Update all of the data below by replacing "blurred shoreline" with "hazy shoreline" and leaving everything else unchanged. Please omit the pictures from your answer.

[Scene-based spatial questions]
++++

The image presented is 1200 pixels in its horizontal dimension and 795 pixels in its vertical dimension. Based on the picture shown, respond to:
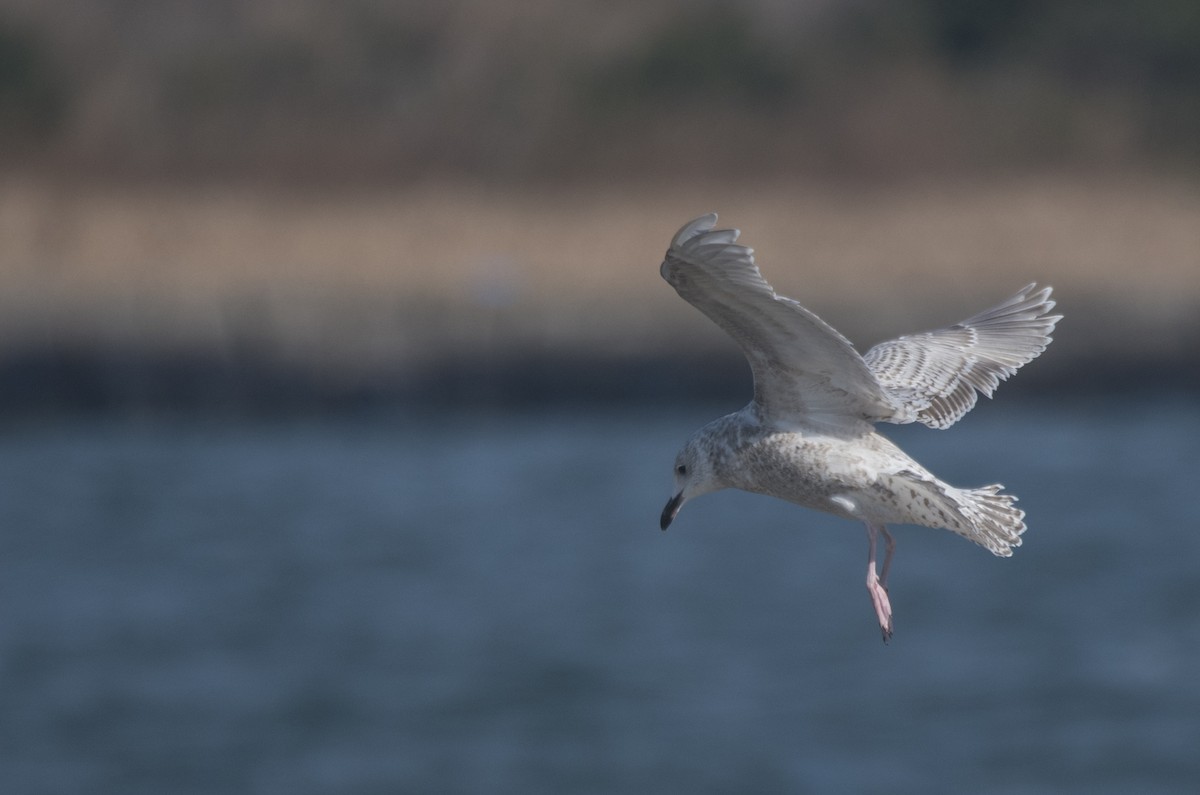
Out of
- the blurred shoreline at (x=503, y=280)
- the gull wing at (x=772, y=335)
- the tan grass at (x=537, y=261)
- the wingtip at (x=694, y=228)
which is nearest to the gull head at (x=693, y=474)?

++++

Final result –
The image presented is 1200 pixels in its horizontal dimension and 795 pixels in its vertical dimension. Based on the picture shown, respond to:
Out of
- the hazy shoreline at (x=503, y=280)
- the gull wing at (x=772, y=335)
- the tan grass at (x=537, y=261)
- the wingtip at (x=694, y=228)
which is nearest to the gull head at (x=693, y=474)?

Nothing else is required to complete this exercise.